En primeur is the process which allows consumers to buy wines early while a vintage is still in a barrel. One of the benefits to us is the opportunity to purchase the wines at a discounted price, before thy are bottled (although this is by no means guaranteed). Another benefit of the process is to secure an allocation of a wine only available in small quantities – only a barrel or two of some top wines are produced in Burgundy owing to the massive fragmentation of some vineyards. The benefit to the producer is improved cash flow and an opportunity to market their wines and encourage new consumers to savour their vinous delights.
But there is a downside… Most of these wines will need another 5 years or more before they are ready to drink!
This week is the en primeur kick off for the 2011 vintage, so these wines have been developing since the grapes were picked in September 2011. Many of the wines will be bottled in February, however some of the very best Grand Crus may spend many more months in their oak barrels to develop even more complexity.
2011 appears to be a good, if not great year. Elegance seems to be the buzzword, with light and fruity wines. The view from the experts are that the wines will be great for early drinking so that’s good news in my book.

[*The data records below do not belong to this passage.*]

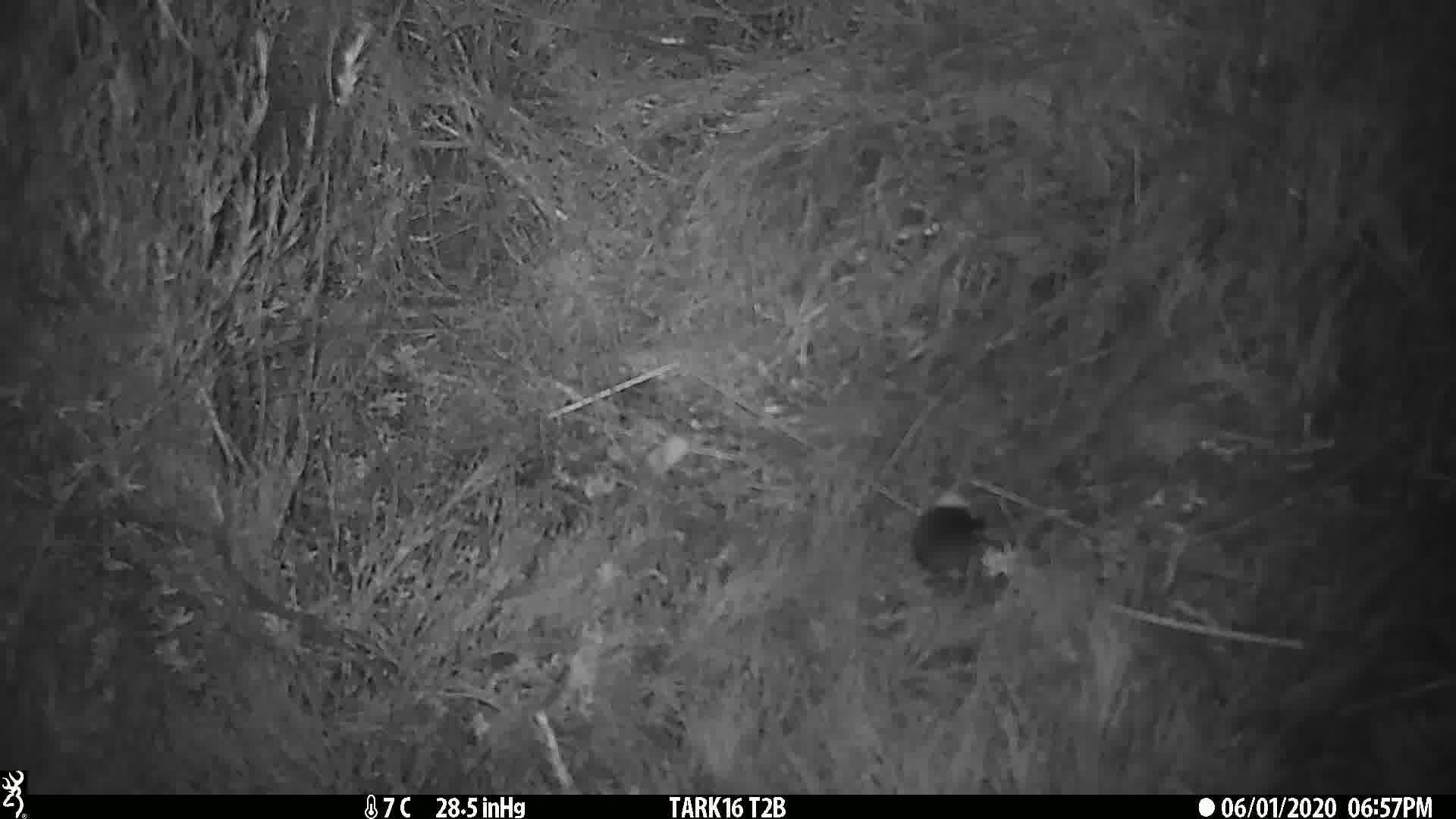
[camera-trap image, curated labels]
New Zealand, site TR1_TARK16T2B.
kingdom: Animalia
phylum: Chordata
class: Mammalia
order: Rodentia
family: Muridae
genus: Mus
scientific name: Mus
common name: mouse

So off I went to the Lay & Wheeler Burgundy 2011 En Primeur tasting:
I managed 21 whites and 25 reds… And I know this sounds ridiculous but it was really hard work! The reason it was such hard work was because I found it so difficult to judge these young wines, many of which won’t be at their best for another 10 years. To give scores to any of these wines would be impossible for me, and made me realise how much I have to learn. Also, 40-plus wines is a heck of a lot to get through and I did feel my palate getting tired! Some wine experts will do 3 of these tastings for 3 or 4 consecutive days, scoring each and every wine they taste – that to me is miraculous and I genuinely raise my glass (of water!) to them.
For me, the winner on the night was the Chardonnay. This is a very floral vintage but with lots of pure fruit aromas and flavours. I get the impression that the wines will be very approachable in their youth as there is plenty if crispness and decent acidity, although I would like just a touch more. The disappointment for me was Meursault, which just didn’t have the precision and purity of Chassagne Montrachet or Chablis. My pick would be Chassagne and I may put my name down for a couple of cases.
The redsI found really difficult to pinpoint. Being so young, the wines are still very tannic and you have to look beyond that to find the fruit – I suppose its a bit like buying a house and trying not to notice the floral yellow wallpaper! The Côte de Beaune reds I found a little uninspiring, lacking a bit in acidity and freshness. Having said that, my favourite red of the night was the De Montille Clos du Roi, from Corton (one of their Volnays was my wine of the year in 2012). The wines from the Côte de Nuits, however, seemed to have more depth and are built to last. The other thing that was also consistent was the quality progression from Village to Premier Cru to Grand Cru wines.
But the last word has to go to Chassagne… My choice of last wine on the night was the Domaine Fontaine-Gagnard Criots-Montrachet Grand Cru… I just wish I had a spare £540 for a case of 6!